About this task: Each record, minus any picture, should be returned exactly as written.

++++

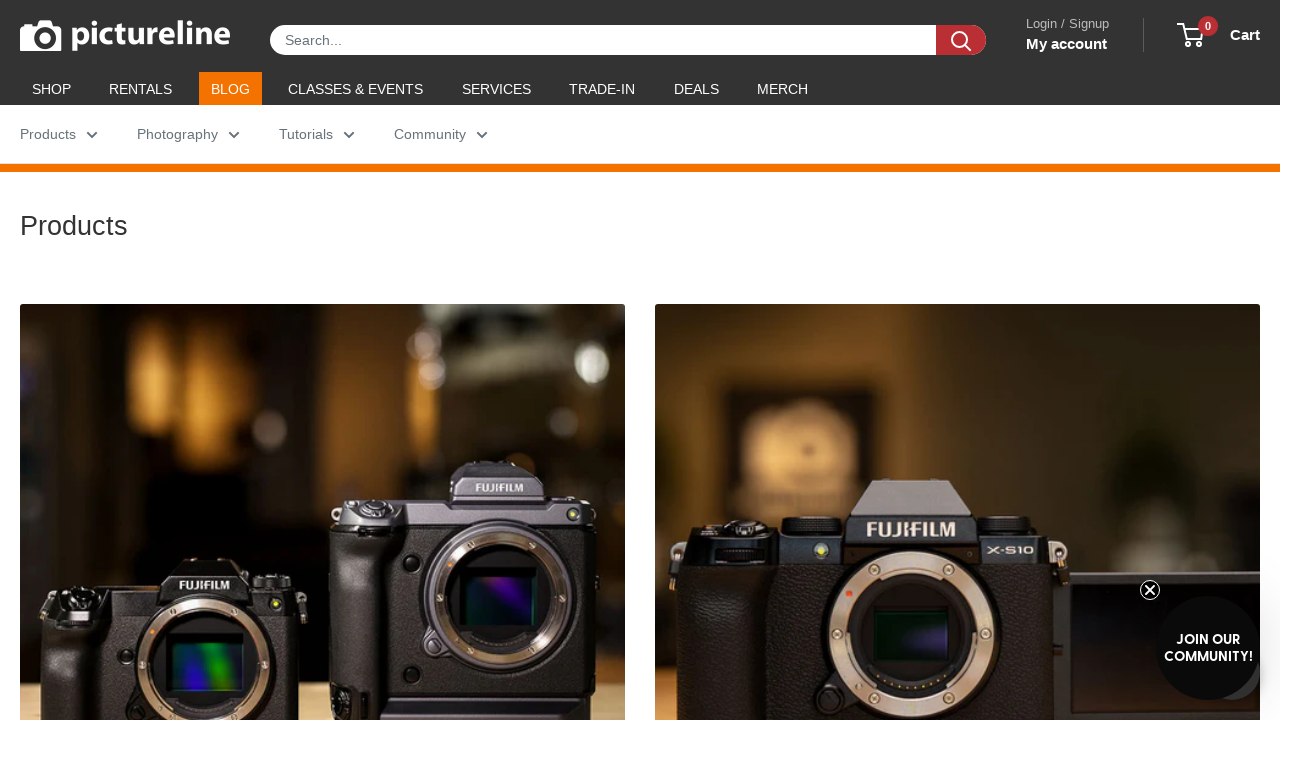

--- FILE ---
content_type: text/html; charset=utf-8
request_url: https://sapi.negate.io/script
body_size: -383
content:
00luHNESnvO6JreXFr9/B5y1JppNkcCoAmr8bQkbDxlK6d2R60l8n/qjKbLnXRMhuOeiDHosmzaHuA1MtFpaLRI=

--- FILE ---
content_type: text/css
request_url: https://www.pictureline.com/cdn/shop/t/217/assets/boost-sd-custom.css?v=1768936171997
body_size: -728
content:
/*# sourceMappingURL=/cdn/shop/t/217/assets/boost-sd-custom.css.map?v=1768936171997 */


--- FILE ---
content_type: text/javascript
request_url: https://www.pictureline.com/cdn/shop/t/217/assets/google-tag-manager.js?v=39901316898773104671766765500
body_size: -588
content:
(function (w, d, s, l, i) {
  w[l] = w[l] || [];
  w[l].push({ "gtm.start": new Date().getTime(), event: "gtm.js" });
  var f = d.getElementsByTagName(s)[0],
    j = d.createElement(s),
    dl = l != "dataLayer" ? "&l=" + l : "";
  j.async = true;
  j.src = "https://www.googletagmanager.com/gtm.js?id=" + i + dl;
  f.parentNode.insertBefore(j, f);
})(window, document, "script", "dataLayer", "GTM-2WJ3");

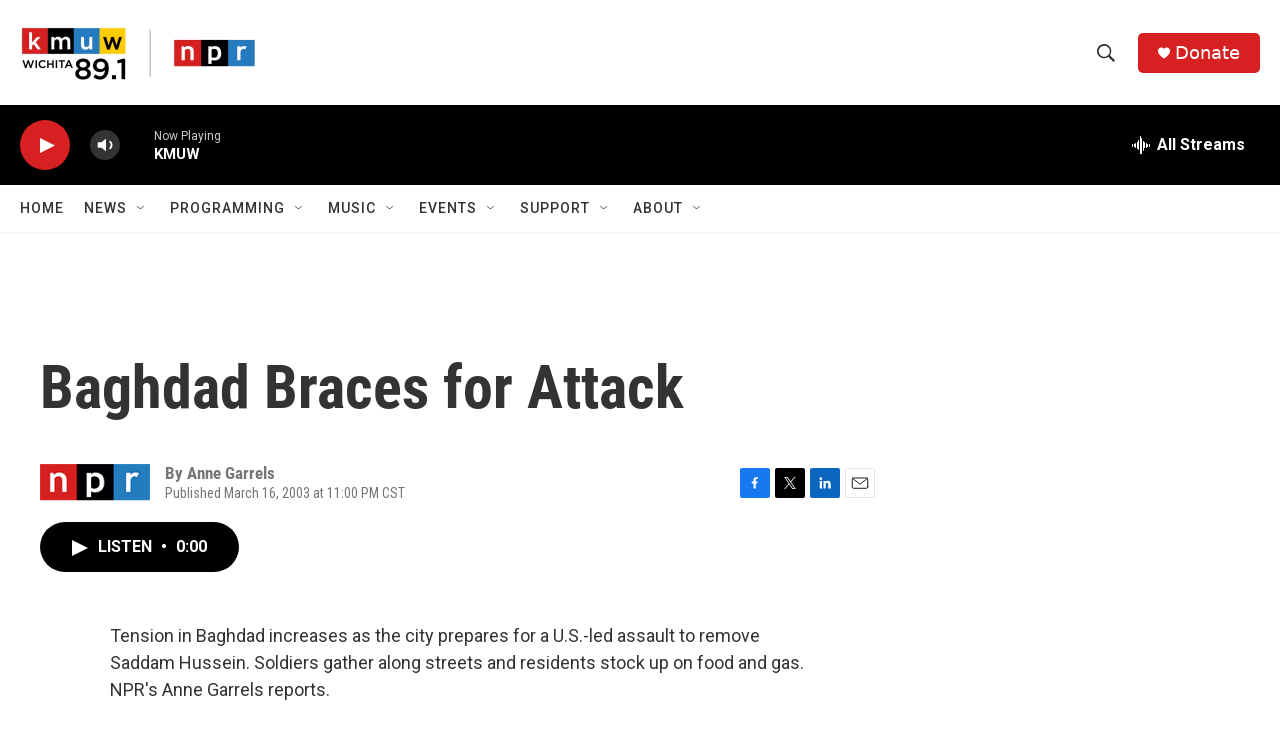

--- FILE ---
content_type: text/html; charset=utf-8
request_url: https://www.google.com/recaptcha/api2/aframe
body_size: 268
content:
<!DOCTYPE HTML><html><head><meta http-equiv="content-type" content="text/html; charset=UTF-8"></head><body><script nonce="spfBCbKZjTNUGKYHx856oQ">/** Anti-fraud and anti-abuse applications only. See google.com/recaptcha */ try{var clients={'sodar':'https://pagead2.googlesyndication.com/pagead/sodar?'};window.addEventListener("message",function(a){try{if(a.source===window.parent){var b=JSON.parse(a.data);var c=clients[b['id']];if(c){var d=document.createElement('img');d.src=c+b['params']+'&rc='+(localStorage.getItem("rc::a")?sessionStorage.getItem("rc::b"):"");window.document.body.appendChild(d);sessionStorage.setItem("rc::e",parseInt(sessionStorage.getItem("rc::e")||0)+1);localStorage.setItem("rc::h",'1769040987999');}}}catch(b){}});window.parent.postMessage("_grecaptcha_ready", "*");}catch(b){}</script></body></html>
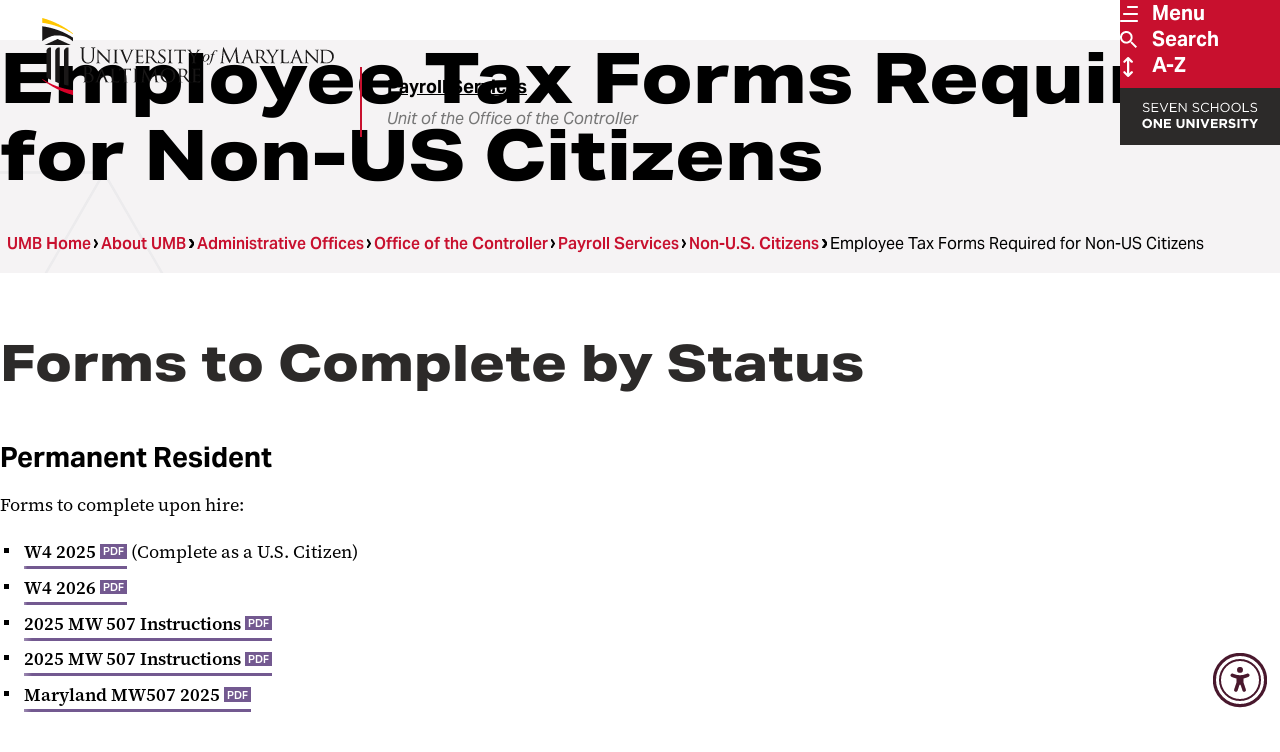

--- FILE ---
content_type: text/html; charset=UTF-8
request_url: https://www.umaryland.edu/controller/payroll/non-us-citizen-taxes/employee---tax-form-table/
body_size: 12
content:
<!DOCTYPE html>
<html>
<head>
<title>/controller/payroll/non-us-citizen-taxes/employee---tax-form-table/</title>
<meta http-equiv="refresh" content="0;URL=https://www.umaryland.edu/payroll/non-us-citizens/employee-tax-forms-required-for-non-us-citizens/" /></head>
<body>
</body>
</html>

--- FILE ---
content_type: text/html; charset=UTF-8
request_url: https://www.umaryland.edu/alerts-include/?template=umbbanner&_=1764660004602
body_size: 571
content:
<!--Begin code-->
<!--Current date/time: December 2, 2025, 7:20 am UTC-->
<!--Text files for local data storage are defined.-->
<!--Previous check: December 2, 2025, 7:19 am UTC-->
<!--Check interval:  + 2 minutes-->
<!--Not enough time has elapsed since the previous check, so the Everbridge RSS feed will not be checked at this time.-->
<!--Available template parameters:
    ?template=umbbanner
    ?template=umbsummary
    ?template=umbfull
    ?template=rss
    ?template=default (or leave blank for default)
    -->
<!--Last saved expiry date of September 12, 2025, 5:57 pm UTC has passed. Alerts code will not be output-->
<!--End code-->


--- FILE ---
content_type: text/css
request_url: https://www.umaryland.edu/media/umb-2025/assets/css/print.css?lastmodified=20241211T013249Z
body_size: 771
content:
@page {
  margin: 2cm;
}

html,
body {
  margin: 0;
  padding: 0;
}

body {
  background: #fff !important;
  line-height: 1.3;
  color: #000;
  font-family: "Georgia", "Times New Roman", "Times", serif;
  font-size: 13pt;
}

h1,
h2,
h3,
h4,
h5,
h6 {
  page-break-after: avoid;
  page-break-inside: avoid;
  margin: 16pt 0;
}

h1 {
  font-size: 24pt;
}

h2 {
  font-size: 22pt;
}

h3 {
  font-size: 20pt;
}

h4 {
  font-size: 18pt;
}

h5 {
  font-size: 16pt;
}

h6 {
  font-size: 14pt;
}

p {
  margin: 12pt 0;
}

a {
  color: #000;
  font-weight: 700;
  text-decoration: underline;
  page-break-inside: avoid;
}

a[href^="http"]:after {
  content: " < " attr(href) "> ";
}

ul,
ol,
dl {
  page-break-before: avoid;
}

blockquote {
  page-break-inside: avoid;
}

img {
  page-break-inside: avoid;
  page-break-after: avoid;
  max-width: 50%;
  height: auto;
}

table {
  border: 1pt solid #000;
  border-collapse: collapse;
  page-break-inside: avoid;
}

td,
th {
  border: 1pt solid #000;
  padding: 4pt;
}

iframe,
.iframe {
  display: none;
  height: 0 !important;
  width: 0 !important;
  line-height: 0pt !important;
  overflow: hidden !important;
  white-space: nowrap;
}

.skip-link,
.site-header,
.site-footer,
.breadcrumbs {
  display: none;
}

.accordion__content {
  height: auto !important;
}

.paragraph-widget {
  margin-bottom: 40px;
}

#main-content {
  padding-top: 0 !important;
}


--- FILE ---
content_type: application/javascript; charset=utf-8
request_url: https://siteimproveanalytics.com/js/siteanalyze_12634.js
body_size: -248
content:
/* Subscription expired - 2024-02-01T23:02:07 */

--- FILE ---
content_type: image/svg+xml
request_url: https://www.umaryland.edu/media/umb-2025/assets/img/SVG_KS_bg-pattern-left_10-percent.svg
body_size: 1374
content:
<svg xmlns="http://www.w3.org/2000/svg" xmlns:xlink="http://www.w3.org/1999/xlink" width="195" height="520" viewBox="0 0 195 520">
  <defs>
    <clipPath id="clip-path">
      <rect id="Rectangle_9400" data-name="Rectangle 9400" width="195" height="520" transform="translate(0 157)" fill="none"/>
    </clipPath>
  </defs>
  <g id="SVG_KS_bg-pattern-left_10-percent" transform="translate(0 -157)" opacity="0.1" clip-path="url(#clip-path)">
    <path id="Union_18" data-name="Union 18" d="M334,10448.927l.163.28V10272.4H436.55l-102.134-176.9a1,1,0,0,1,.866-1.5H541.654l.022,0h.009l.024,0h0a1,1,0,0,1,.732.49l103.149,178.66a1,1,0,0,1,0,1l-103.149,178.657-.017.029a1.014,1.014,0,0,1-.26.279L439.18,10631.5a1,1,0,0,1-.609.466l-104.288,181.405Zm2.277,356.965,100.71-175.181-51.661-89.479-49.321-84.874Zm102.2-177.173,101.247-175.374H336.9l50.528,87.517Zm-101.465-177.4H539.845L438.5,10275.78l-59.349,102.553Zm204.564-1,101.417-175.658H440.163Zm-205.413-1.7,41.206-71.2,59.477-103.017H336.164Zm306.83-175.963L541.577,10097l-18.724,32.432L440.314,10272.4h.141l-.149.258Zm-204.565-1L539.845,10096H337.013Z" transform="translate(-453.439 -9934.168)" fill="#95a0a9"/>
  </g>
</svg>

++++

Your response:
--- FILE ---
content_type: text/html; charset=utf-8
request_url: https://sapi.negate.io/script
body_size: -383
content:
00luHNESnvO6JreXFr9/B5y1JppNkcCoAmr8bQkbDxlK6d2R60l8n/qjKbLnXRMhuOeiDHosmzaHuA1MtFpaLRI=

--- FILE ---
content_type: text/css
request_url: https://www.pictureline.com/cdn/shop/t/217/assets/boost-sd-custom.css?v=1768936171997
body_size: -728
content:
/*# sourceMappingURL=/cdn/shop/t/217/assets/boost-sd-custom.css.map?v=1768936171997 */


--- FILE ---
content_type: text/javascript
request_url: https://www.pictureline.com/cdn/shop/t/217/assets/google-tag-manager.js?v=39901316898773104671766765500
body_size: -588
content:
(function (w, d, s, l, i) {
  w[l] = w[l] || [];
  w[l].push({ "gtm.start": new Date().getTime(), event: "gtm.js" });
  var f = d.getElementsByTagName(s)[0],
    j = d.createElement(s),
    dl = l != "dataLayer" ? "&l=" + l : "";
  j.async = true;
  j.src = "https://www.googletagmanager.com/gtm.js?id=" + i + dl;
  f.parentNode.insertBefore(j, f);
})(window, document, "script", "dataLayer", "GTM-2WJ3");


--- FILE ---
content_type: text/html; charset=utf-8
request_url: https://www.google.com/recaptcha/api2/aframe
body_size: 268
content:
<!DOCTYPE HTML><html><head><meta http-equiv="content-type" content="text/html; charset=UTF-8"></head><body><script nonce="spfBCbKZjTNUGKYHx856oQ">/** Anti-fraud and anti-abuse applications only. See google.com/recaptcha */ try{var clients={'sodar':'https://pagead2.googlesyndication.com/pagead/sodar?'};window.addEventListener("message",function(a){try{if(a.source===window.parent){var b=JSON.parse(a.data);var c=clients[b['id']];if(c){var d=document.createElement('img');d.src=c+b['params']+'&rc='+(localStorage.getItem("rc::a")?sessionStorage.getItem("rc::b"):"");window.document.body.appendChild(d);sessionStorage.setItem("rc::e",parseInt(sessionStorage.getItem("rc::e")||0)+1);localStorage.setItem("rc::h",'1769040987999');}}}catch(b){}});window.parent.postMessage("_grecaptcha_ready", "*");}catch(b){}</script></body></html>

--- FILE ---
content_type: text/html; charset=UTF-8
request_url: https://www.umaryland.edu/controller/payroll/non-us-citizen-taxes/employee---tax-form-table/
body_size: 12
content:
<!DOCTYPE html>
<html>
<head>
<title>/controller/payroll/non-us-citizen-taxes/employee---tax-form-table/</title>
<meta http-equiv="refresh" content="0;URL=https://www.umaryland.edu/payroll/non-us-citizens/employee-tax-forms-required-for-non-us-citizens/" /></head>
<body>
</body>
</html>

--- FILE ---
content_type: text/html; charset=UTF-8
request_url: https://www.umaryland.edu/alerts-include/?template=umbbanner&_=1764660004602
body_size: 571
content:
<!--Begin code-->
<!--Current date/time: December 2, 2025, 7:20 am UTC-->
<!--Text files for local data storage are defined.-->
<!--Previous check: December 2, 2025, 7:19 am UTC-->
<!--Check interval:  + 2 minutes-->
<!--Not enough time has elapsed since the previous check, so the Everbridge RSS feed will not be checked at this time.-->
<!--Available template parameters:
    ?template=umbbanner
    ?template=umbsummary
    ?template=umbfull
    ?template=rss
    ?template=default (or leave blank for default)
    -->
<!--Last saved expiry date of September 12, 2025, 5:57 pm UTC has passed. Alerts code will not be output-->
<!--End code-->


--- FILE ---
content_type: text/css
request_url: https://www.umaryland.edu/media/umb-2025/assets/css/print.css?lastmodified=20241211T013249Z
body_size: 771
content:
@page {
  margin: 2cm;
}

html,
body {
  margin: 0;
  padding: 0;
}

body {
  background: #fff !important;
  line-height: 1.3;
  color: #000;
  font-family: "Georgia", "Times New Roman", "Times", serif;
  font-size: 13pt;
}

h1,
h2,
h3,
h4,
h5,
h6 {
  page-break-after: avoid;
  page-break-inside: avoid;
  margin: 16pt 0;
}

h1 {
  font-size: 24pt;
}

h2 {
  font-size: 22pt;
}

h3 {
  font-size: 20pt;
}

h4 {
  font-size: 18pt;
}

h5 {
  font-size: 16pt;
}

h6 {
  font-size: 14pt;
}

p {
  margin: 12pt 0;
}

a {
  color: #000;
  font-weight: 700;
  text-decoration: underline;
  page-break-inside: avoid;
}

a[href^="http"]:after {
  content: " < " attr(href) "> ";
}

ul,
ol,
dl {
  page-break-before: avoid;
}

blockquote {
  page-break-inside: avoid;
}

img {
  page-break-inside: avoid;
  page-break-after: avoid;
  max-width: 50%;
  height: auto;
}

table {
  border: 1pt solid #000;
  border-collapse: collapse;
  page-break-inside: avoid;
}

td,
th {
  border: 1pt solid #000;
  padding: 4pt;
}

iframe,
.iframe {
  display: none;
  height: 0 !important;
  width: 0 !important;
  line-height: 0pt !important;
  overflow: hidden !important;
  white-space: nowrap;
}

.skip-link,
.site-header,
.site-footer,
.breadcrumbs {
  display: none;
}

.accordion__content {
  height: auto !important;
}

.paragraph-widget {
  margin-bottom: 40px;
}

#main-content {
  padding-top: 0 !important;
}


--- FILE ---
content_type: application/javascript; charset=utf-8
request_url: https://siteimproveanalytics.com/js/siteanalyze_12634.js
body_size: -248
content:
/* Subscription expired - 2024-02-01T23:02:07 */

--- FILE ---
content_type: image/svg+xml
request_url: https://www.umaryland.edu/media/umb-2025/assets/img/SVG_KS_bg-pattern-left_10-percent.svg
body_size: 1374
content:
<svg xmlns="http://www.w3.org/2000/svg" xmlns:xlink="http://www.w3.org/1999/xlink" width="195" height="520" viewBox="0 0 195 520">
  <defs>
    <clipPath id="clip-path">
      <rect id="Rectangle_9400" data-name="Rectangle 9400" width="195" height="520" transform="translate(0 157)" fill="none"/>
    </clipPath>
  </defs>
  <g id="SVG_KS_bg-pattern-left_10-percent" transform="translate(0 -157)" opacity="0.1" clip-path="url(#clip-path)">
    <path id="Union_18" data-name="Union 18" d="M334,10448.927l.163.28V10272.4H436.55l-102.134-176.9a1,1,0,0,1,.866-1.5H541.654l.022,0h.009l.024,0h0a1,1,0,0,1,.732.49l103.149,178.66a1,1,0,0,1,0,1l-103.149,178.657-.017.029a1.014,1.014,0,0,1-.26.279L439.18,10631.5a1,1,0,0,1-.609.466l-104.288,181.405Zm2.277,356.965,100.71-175.181-51.661-89.479-49.321-84.874Zm102.2-177.173,101.247-175.374H336.9l50.528,87.517Zm-101.465-177.4H539.845L438.5,10275.78l-59.349,102.553Zm204.564-1,101.417-175.658H440.163Zm-205.413-1.7,41.206-71.2,59.477-103.017H336.164Zm306.83-175.963L541.577,10097l-18.724,32.432L440.314,10272.4h.141l-.149.258Zm-204.565-1L539.845,10096H337.013Z" transform="translate(-453.439 -9934.168)" fill="#95a0a9"/>
  </g>
</svg>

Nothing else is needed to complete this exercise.